Perhaps you have an amazing boss who understands the learning, connections and motivating experience you’ll have spending 3 days with other like-minded technical enthusiasts. But if your boss needs a little more encouragement, here are our ideas for creating a business justification for your HR and management people.

Example Arguments

OSDC hosts over 40 presentations from well-regarded speakers in the free and open source software (FOSS) community. Topics range from deeply technical investigations of different architectures, programming languages, software packages or hardware components, to broad strategic issues such as copyright and patents and partnering with media and government to foster innovation.
OSDC is for any organisation which does software development, whether their work is (a) proprietary, or (b) solely for in-house use.
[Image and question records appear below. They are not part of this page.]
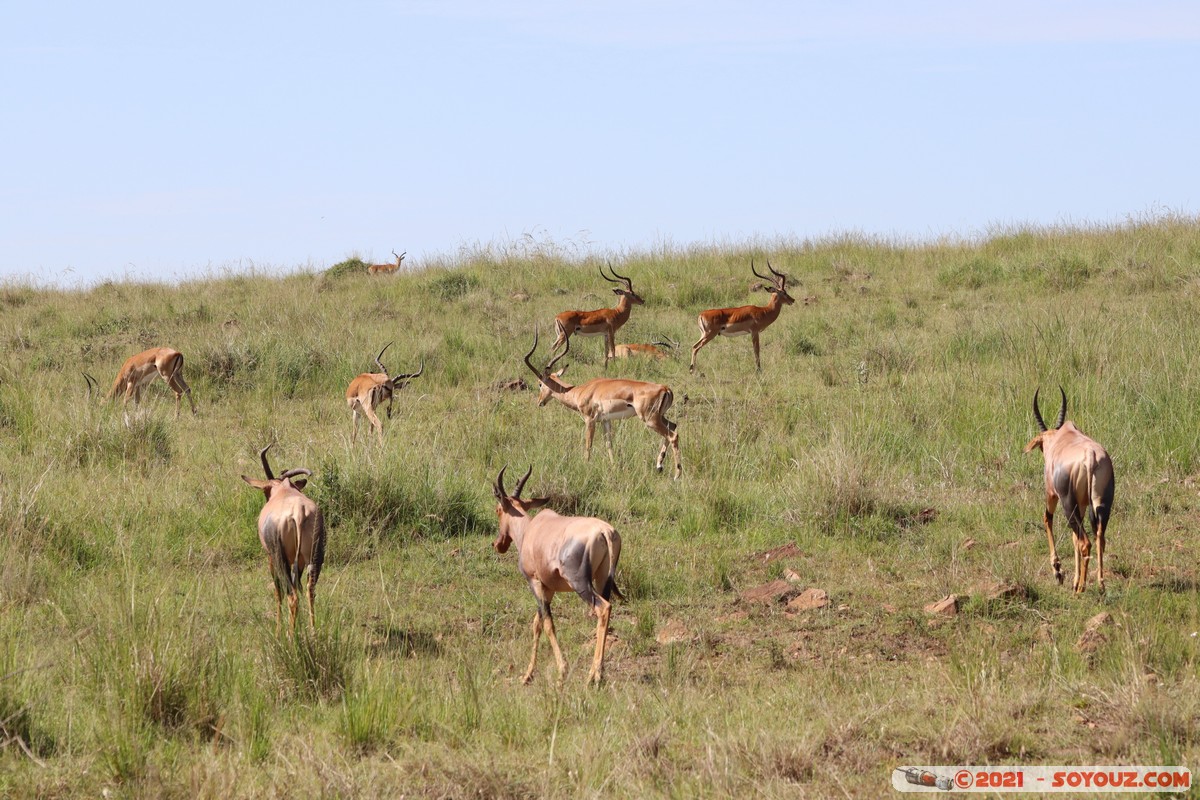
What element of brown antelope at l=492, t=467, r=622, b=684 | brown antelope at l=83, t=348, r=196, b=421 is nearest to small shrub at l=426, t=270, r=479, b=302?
brown antelope at l=83, t=348, r=196, b=421

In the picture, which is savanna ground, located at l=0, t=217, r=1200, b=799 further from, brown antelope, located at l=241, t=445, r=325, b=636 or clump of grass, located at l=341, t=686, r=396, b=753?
brown antelope, located at l=241, t=445, r=325, b=636

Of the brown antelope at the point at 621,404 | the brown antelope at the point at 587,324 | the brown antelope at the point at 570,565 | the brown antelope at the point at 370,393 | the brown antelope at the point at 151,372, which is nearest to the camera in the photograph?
the brown antelope at the point at 570,565

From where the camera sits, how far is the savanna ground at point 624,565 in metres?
4.61

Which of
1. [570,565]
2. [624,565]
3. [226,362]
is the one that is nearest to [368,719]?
[570,565]

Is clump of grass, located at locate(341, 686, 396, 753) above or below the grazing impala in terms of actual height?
below

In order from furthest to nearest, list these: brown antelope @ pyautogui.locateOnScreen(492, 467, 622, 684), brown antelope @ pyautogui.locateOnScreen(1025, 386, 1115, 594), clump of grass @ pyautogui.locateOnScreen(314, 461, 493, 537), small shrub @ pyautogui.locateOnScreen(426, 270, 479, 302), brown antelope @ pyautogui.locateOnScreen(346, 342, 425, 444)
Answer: small shrub @ pyautogui.locateOnScreen(426, 270, 479, 302) → brown antelope @ pyautogui.locateOnScreen(346, 342, 425, 444) → clump of grass @ pyautogui.locateOnScreen(314, 461, 493, 537) → brown antelope @ pyautogui.locateOnScreen(1025, 386, 1115, 594) → brown antelope @ pyautogui.locateOnScreen(492, 467, 622, 684)

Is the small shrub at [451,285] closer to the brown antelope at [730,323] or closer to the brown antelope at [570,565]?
the brown antelope at [730,323]

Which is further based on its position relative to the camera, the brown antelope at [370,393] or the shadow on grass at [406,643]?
the brown antelope at [370,393]

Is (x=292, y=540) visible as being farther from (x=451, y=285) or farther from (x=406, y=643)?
(x=451, y=285)

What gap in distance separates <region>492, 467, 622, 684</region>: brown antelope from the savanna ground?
21 cm

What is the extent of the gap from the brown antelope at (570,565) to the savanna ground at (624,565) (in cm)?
21

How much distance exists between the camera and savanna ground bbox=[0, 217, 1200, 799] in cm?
461

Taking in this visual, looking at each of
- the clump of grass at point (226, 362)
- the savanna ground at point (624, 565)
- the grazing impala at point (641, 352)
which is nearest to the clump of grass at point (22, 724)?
the savanna ground at point (624, 565)

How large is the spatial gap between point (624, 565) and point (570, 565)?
1.87 m
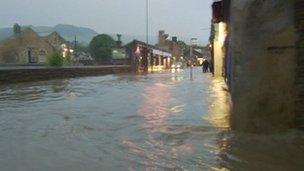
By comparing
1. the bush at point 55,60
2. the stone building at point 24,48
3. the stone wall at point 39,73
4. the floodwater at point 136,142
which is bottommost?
the floodwater at point 136,142

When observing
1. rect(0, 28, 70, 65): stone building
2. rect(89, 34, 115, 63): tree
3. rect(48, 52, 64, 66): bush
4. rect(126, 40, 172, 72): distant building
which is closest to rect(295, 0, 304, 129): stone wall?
rect(48, 52, 64, 66): bush

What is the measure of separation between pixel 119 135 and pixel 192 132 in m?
1.36

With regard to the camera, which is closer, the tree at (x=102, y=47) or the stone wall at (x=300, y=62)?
the stone wall at (x=300, y=62)

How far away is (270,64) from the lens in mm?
7727

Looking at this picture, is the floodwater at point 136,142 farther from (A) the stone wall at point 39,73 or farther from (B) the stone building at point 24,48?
(B) the stone building at point 24,48

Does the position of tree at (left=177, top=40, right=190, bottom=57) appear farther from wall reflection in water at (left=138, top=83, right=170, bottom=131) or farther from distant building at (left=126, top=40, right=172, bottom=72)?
wall reflection in water at (left=138, top=83, right=170, bottom=131)

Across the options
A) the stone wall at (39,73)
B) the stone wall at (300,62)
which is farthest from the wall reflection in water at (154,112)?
the stone wall at (39,73)

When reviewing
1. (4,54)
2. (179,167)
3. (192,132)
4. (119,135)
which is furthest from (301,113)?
(4,54)

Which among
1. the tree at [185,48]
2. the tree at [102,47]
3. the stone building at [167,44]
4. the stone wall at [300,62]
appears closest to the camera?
the stone wall at [300,62]

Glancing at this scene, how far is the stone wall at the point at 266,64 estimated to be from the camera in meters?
7.65

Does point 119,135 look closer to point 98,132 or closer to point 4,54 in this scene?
point 98,132

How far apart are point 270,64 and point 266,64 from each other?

Even you may not feel that your business is an obvious fit for a conference relating to Open Source Development, there are tremendous learning and hence competitive advantages to be gained from conference participation.

  • any of their programmers who attend will be exposed to the latest in development techniques, especially those which lead to faster, more efficient development cycles.
  • in New Zealand there virtually (?) no other venues where developers can become re-invigorated by mingling with their peers and their ideas.
  • their people will become aware of the wide range of existing solutions to programmatic problems that exists in the Open Source Community, avoiding the ‘re-invention of the wheel’ problem.
  • one of the great strengths of Open Source is in the development of bug-free code — because many more eyeballs inspect the code, bugs are more likely to be found and fixed.
    • This is especially valuable for in-house code which is not a critical competitive business element — such code can be open-sourced and benefit from the inspection of a wide community.”

We include special interest sessions (known as Birds Of a Feather) that will be held on Tuesday evening of the conference. These allow delegates with a deep interest in a particular field to share knowledge, build connections, and network with others.
Of course, sending someone to OSDC is also a great way to recognise and reward achievement against organisational objectives!